■ Extrait proposé ■
En d’autres temps, on eût brulé Pierre Chapo pour hérésie. Des temps pas si lointains ou ceux-là même qu’il admire professaient la mort du bois au nom de « l’homme nouveau ». (…)
Le bois appelle la main. Toucher. Contact chaud et mat. Affinités de l’organique. Il y a dans le retour vers le bois comme un secret dessein de se rassurer. C’est le refus de la matière de synthèse et des industrieuses nécessités qui la produisent. Tirer la porte sur sa vie besogneuse. La tentation de gommer l’histoire. Le bois renvoie à un temps anachronique. Le temps du mythe, un temps qui tourne sur lui-même et se suffit. Il y a dans le retour vers le bois une sorte de tendre narcissisme. Complaisance des nantis ?

■ Données fournies ■

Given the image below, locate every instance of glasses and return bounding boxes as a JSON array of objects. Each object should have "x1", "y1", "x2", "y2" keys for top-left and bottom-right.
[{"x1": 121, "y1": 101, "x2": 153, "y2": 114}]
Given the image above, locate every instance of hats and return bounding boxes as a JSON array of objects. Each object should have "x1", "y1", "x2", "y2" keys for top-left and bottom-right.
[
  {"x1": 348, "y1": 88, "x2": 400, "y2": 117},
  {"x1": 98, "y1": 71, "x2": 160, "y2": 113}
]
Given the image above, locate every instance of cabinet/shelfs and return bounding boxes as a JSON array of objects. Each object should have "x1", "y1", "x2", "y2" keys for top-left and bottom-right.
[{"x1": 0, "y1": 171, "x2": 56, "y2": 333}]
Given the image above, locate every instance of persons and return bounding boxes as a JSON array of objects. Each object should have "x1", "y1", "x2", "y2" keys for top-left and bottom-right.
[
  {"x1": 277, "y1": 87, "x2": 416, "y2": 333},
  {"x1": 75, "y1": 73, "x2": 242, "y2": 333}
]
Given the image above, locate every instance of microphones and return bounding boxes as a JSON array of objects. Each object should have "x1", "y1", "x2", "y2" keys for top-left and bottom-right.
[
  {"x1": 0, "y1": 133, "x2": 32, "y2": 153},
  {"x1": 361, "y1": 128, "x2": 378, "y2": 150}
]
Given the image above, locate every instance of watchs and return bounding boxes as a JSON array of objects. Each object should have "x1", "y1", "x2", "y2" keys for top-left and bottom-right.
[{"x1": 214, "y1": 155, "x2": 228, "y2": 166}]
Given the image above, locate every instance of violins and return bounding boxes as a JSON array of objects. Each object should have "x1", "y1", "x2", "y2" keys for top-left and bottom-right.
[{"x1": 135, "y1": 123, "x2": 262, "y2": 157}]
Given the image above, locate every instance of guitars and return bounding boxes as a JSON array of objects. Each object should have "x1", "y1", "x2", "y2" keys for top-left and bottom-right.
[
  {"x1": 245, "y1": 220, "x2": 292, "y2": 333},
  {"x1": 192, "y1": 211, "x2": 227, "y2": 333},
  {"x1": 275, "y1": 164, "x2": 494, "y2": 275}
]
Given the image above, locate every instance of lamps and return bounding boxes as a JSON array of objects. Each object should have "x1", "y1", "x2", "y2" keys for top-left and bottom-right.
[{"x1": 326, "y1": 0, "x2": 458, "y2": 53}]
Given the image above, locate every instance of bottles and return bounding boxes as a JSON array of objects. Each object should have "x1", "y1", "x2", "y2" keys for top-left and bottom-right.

■ Série d'exercices ■
a) Recopiez mot pour mot le passage de l'extrait qui commence par « En d’autres temps, on » et se poursuit jusqu'à « des nantis ? ».
b) Dites si chacune de ces affirmations correspond à l'extrait, en répondant par oui ou par non et en citant à l'identique les mots qui tranchent : (i) le bois renvoie à un temps anachronique ; (ii) le contact du bois est décrit comme froid et brillant ; (iii) le retour vers le bois est lié à un refus de la matière de synthèse.
Les entrées proviennent d'une autre source.

■ Corrigés ■
a)
En d’autres temps, on eût brulé Pierre Chapo pour hérésie. Des temps pas si lointains ou ceux-là même qu’il admire professaient la mort du bois au nom de « l’homme nouveau ». (…)
Le bois appelle la main. Toucher. Contact chaud et mat. Affinités de l’organique. Il y a dans le retour vers le bois comme un secret dessein de se rassurer. C’est le refus de la matière de synthèse et des industrieuses nécessités qui la produisent. Tirer la porte sur sa vie besogneuse. La tentation de gommer l’histoire. Le bois renvoie à un temps anachronique. Le temps du mythe, un temps qui tourne sur lui-même et se suffit. Il y a dans le retour vers le bois une sorte de tendre narcissisme. Complaisance des nantis ?

b)
(i) Oui : « Le bois renvoie à un temps anachronique. »
(ii) Non : « Contact chaud et mat. »
(iii) Oui : « C’est le refus de la matière de synthèse »